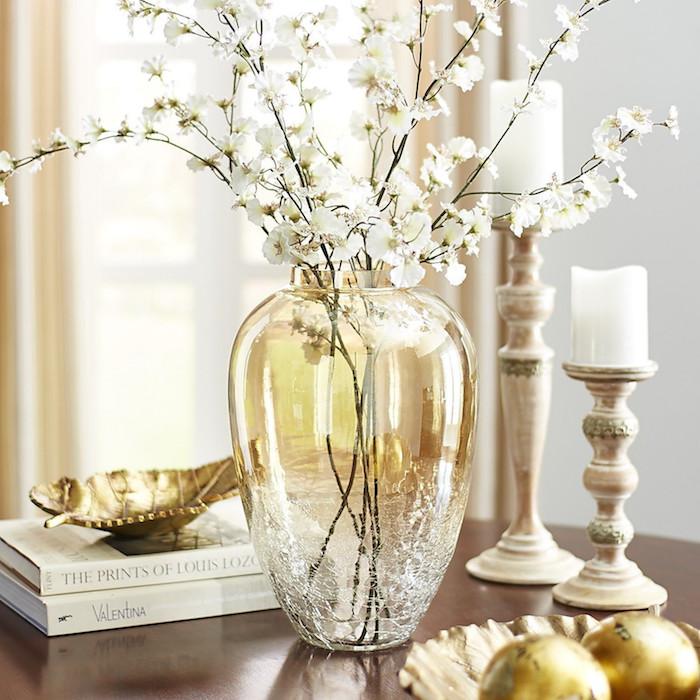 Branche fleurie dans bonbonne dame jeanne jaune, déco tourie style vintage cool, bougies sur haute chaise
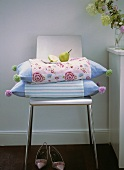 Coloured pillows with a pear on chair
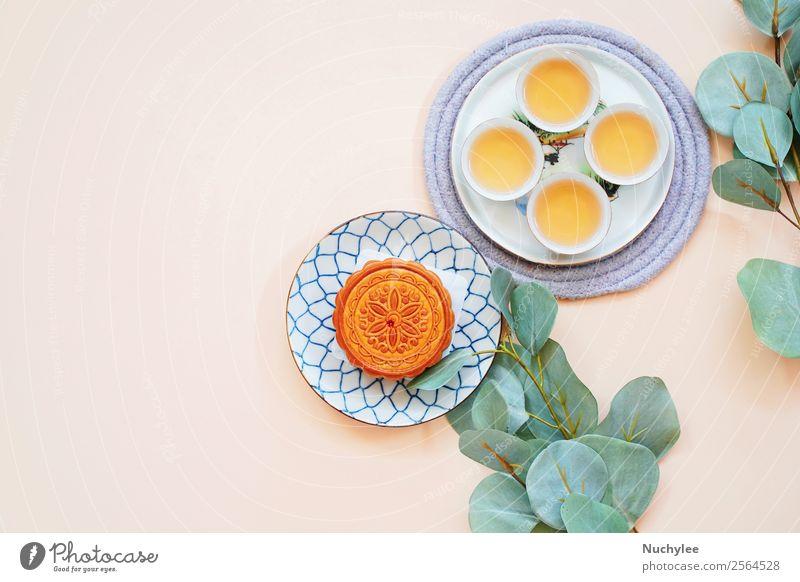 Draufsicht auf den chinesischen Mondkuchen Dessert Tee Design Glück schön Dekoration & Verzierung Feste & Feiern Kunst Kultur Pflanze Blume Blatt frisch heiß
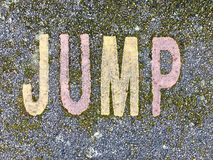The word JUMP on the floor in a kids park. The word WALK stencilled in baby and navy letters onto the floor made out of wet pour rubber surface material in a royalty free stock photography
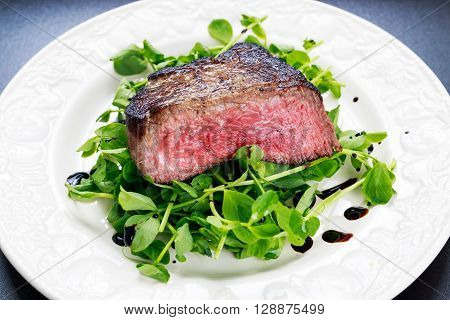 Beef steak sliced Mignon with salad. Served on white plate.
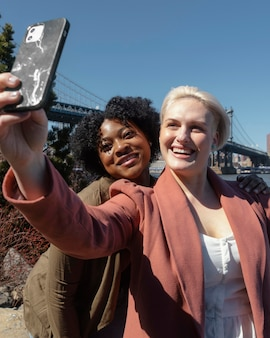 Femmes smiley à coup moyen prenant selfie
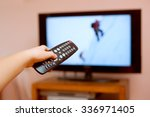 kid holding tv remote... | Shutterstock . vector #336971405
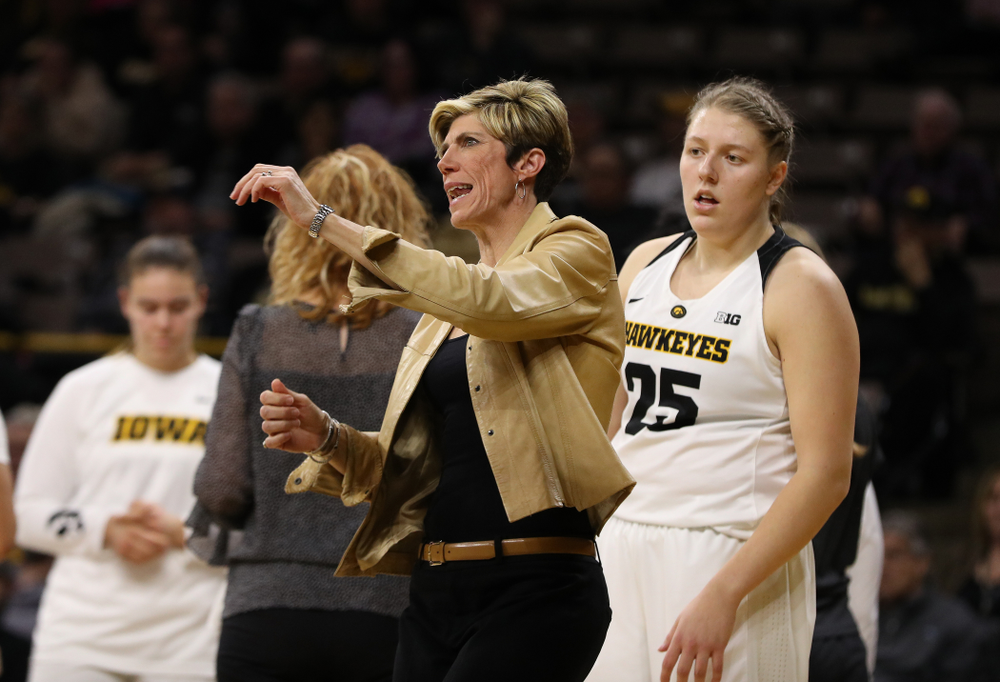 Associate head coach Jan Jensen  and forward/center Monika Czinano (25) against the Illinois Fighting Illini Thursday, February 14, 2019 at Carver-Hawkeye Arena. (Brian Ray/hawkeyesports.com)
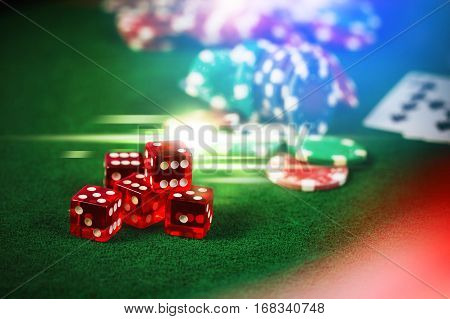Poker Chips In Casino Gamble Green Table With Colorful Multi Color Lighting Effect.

+ + +

EXERCISE: When you reach the line that contains "Beef steak sliced" in the records above, copy it and every line after it exactly through the last one, leaving out the pictures.

EXERCISE RESULT:
 Beef steak sliced Mignon with salad. Served on white plate.
 Femmes smiley à coup moyen prenant selfie
 kid holding tv remote... | Shutterstock . vector #336971405
 Associate head coach Jan Jensen  and forward/center Monika Czinano (25) against the Illinois Fighting Illini Thursday, February 14, 2019 at Carver-Hawkeye Arena. (Brian Ray/hawkeyesports.com)
Poker Chips In Casino Gamble Green Table With Colorful Multi Color Lighting Effect.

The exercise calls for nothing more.